- **Задание**
Воспроизведите дословно отрывок из текста о кинематографе: начните со слов «Первые кадры кинематографа» и остановитесь после слов «вульгарное средство наживы.».

- **Текст**
Кинематограф был изобретен Люмьером во Франции в конце XIX столетия. Для того чтобы это изобретение могло появиться на свет, потребовалось очень много открытий, сделанных человечеством за последнее столетие.

Первые кадры, которые сняли бр. Люмьеры, стали сенсацией своего времени — человек был потрясен явлением движущейся фотографии.

Первые кадры кинематографа были документальными. В них сразу же обнаружились многие могучие свойства нашего искусства, и прежде всего — необыкновенная сила в передаче явлений жизни. Но, к сожалению, эффект, который произвел кинематограф, немедленно привлек к нему внимание дельцов и коммерсантов. Кинематограф тотчас же был превращен в вульгарное средство наживы.

- **Исходные данные**
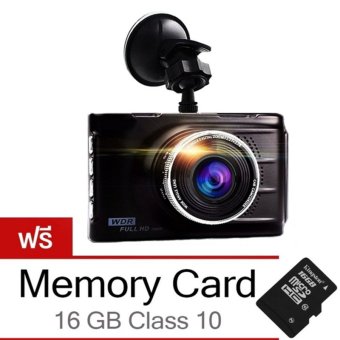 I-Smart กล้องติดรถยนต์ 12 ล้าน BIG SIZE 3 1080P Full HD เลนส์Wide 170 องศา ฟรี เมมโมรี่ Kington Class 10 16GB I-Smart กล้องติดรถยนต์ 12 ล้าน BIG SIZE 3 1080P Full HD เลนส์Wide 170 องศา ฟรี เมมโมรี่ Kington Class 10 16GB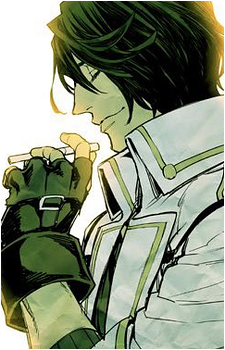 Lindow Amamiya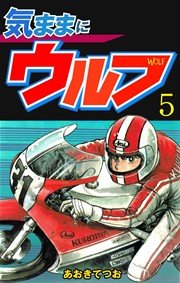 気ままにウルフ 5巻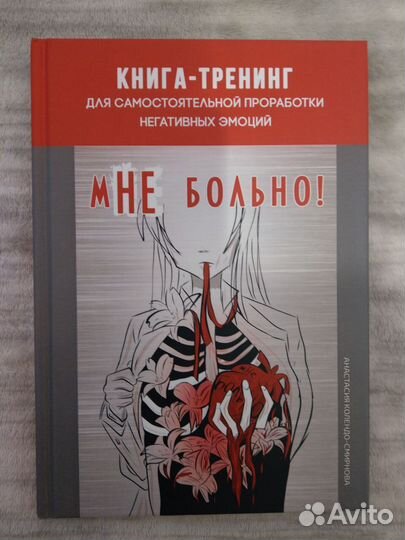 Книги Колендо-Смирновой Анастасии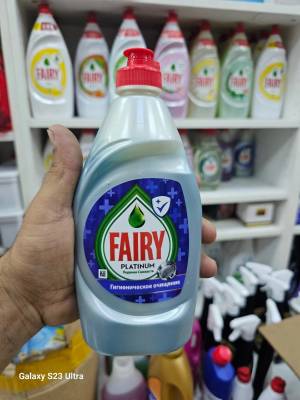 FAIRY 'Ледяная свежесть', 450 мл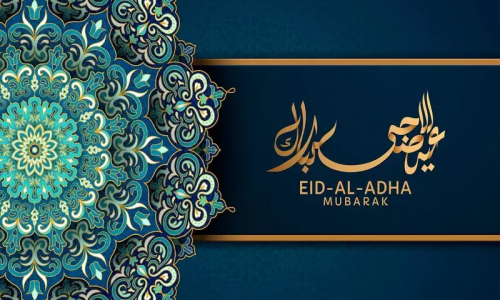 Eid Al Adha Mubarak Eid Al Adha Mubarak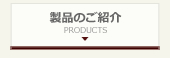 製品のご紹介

* * *

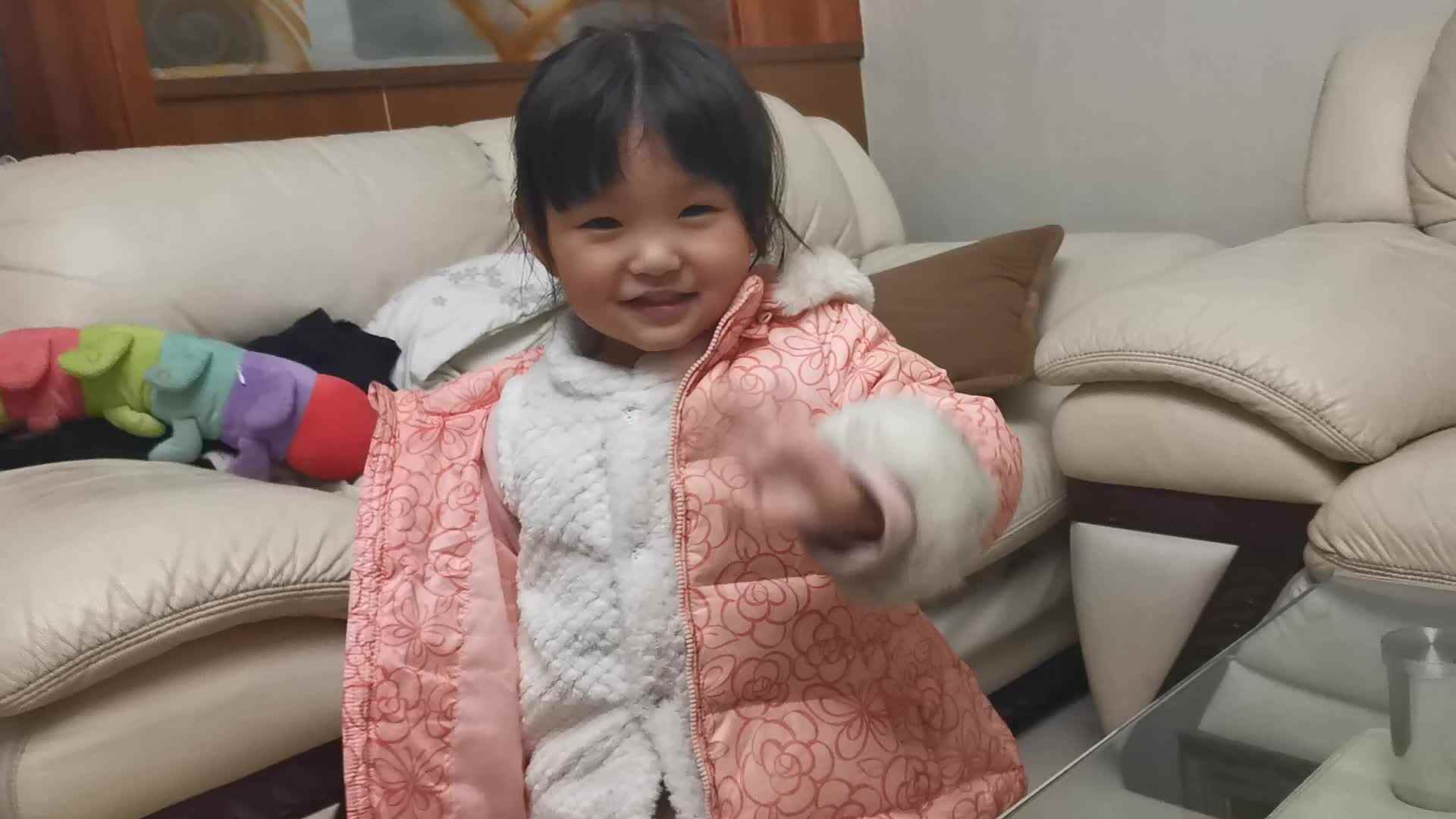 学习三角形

==

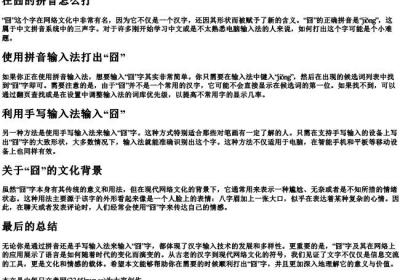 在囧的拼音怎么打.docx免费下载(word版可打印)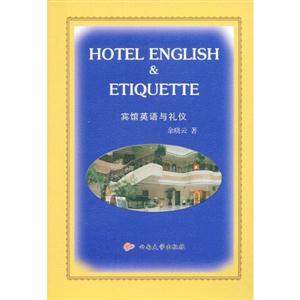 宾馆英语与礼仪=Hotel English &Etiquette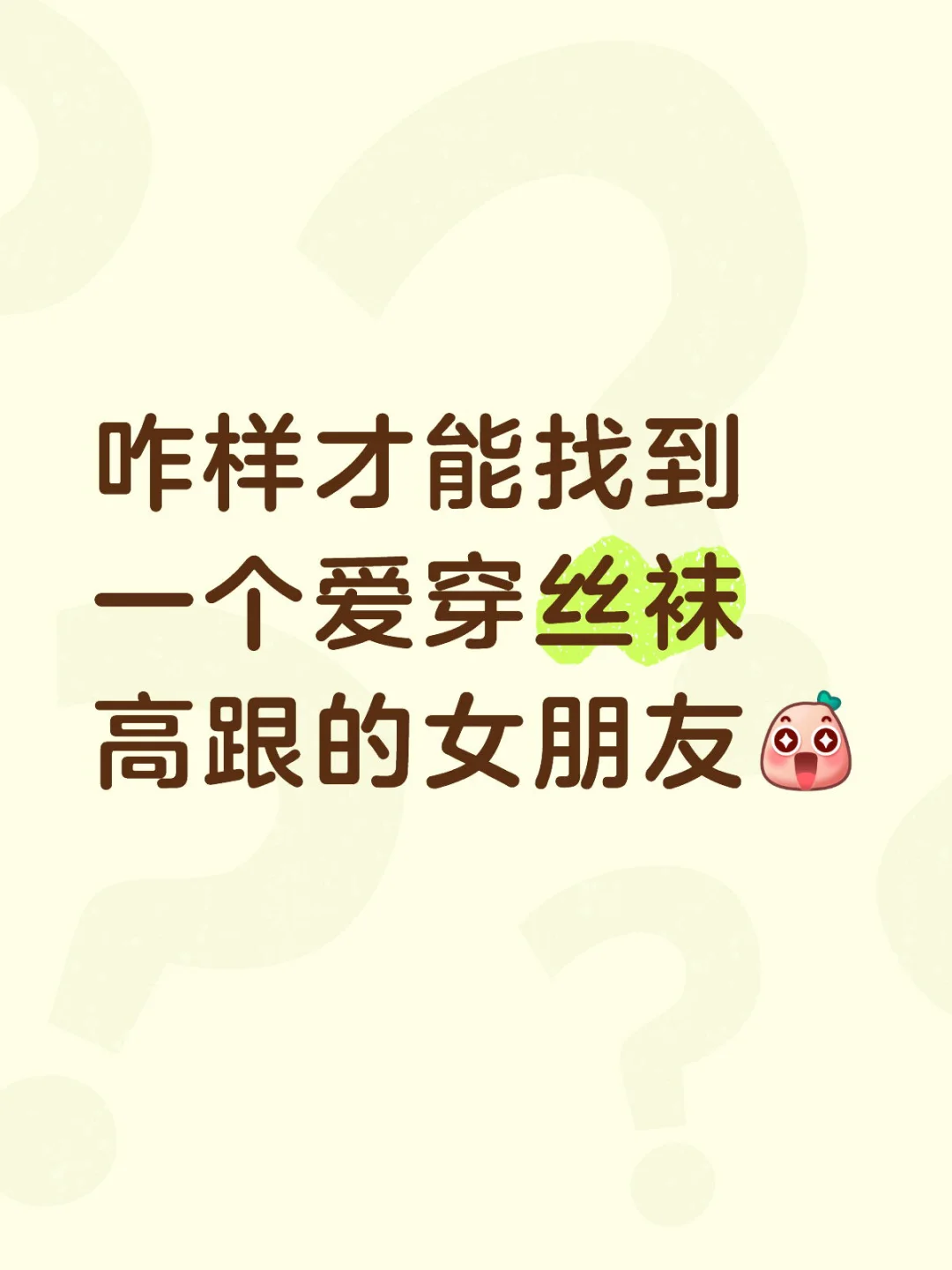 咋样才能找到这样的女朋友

- **Ответ**
Первые кадры кинематографа были документальными. В них сразу же обнаружились многие могучие свойства нашего искусства, и прежде всего — необыкновенная сила в передаче явлений жизни. Но, к сожалению, эффект, который произвел кинематограф, немедленно привлек к нему внимание дельцов и коммерсантов. Кинематограф тотчас же был превращен в вульгарное средство наживы.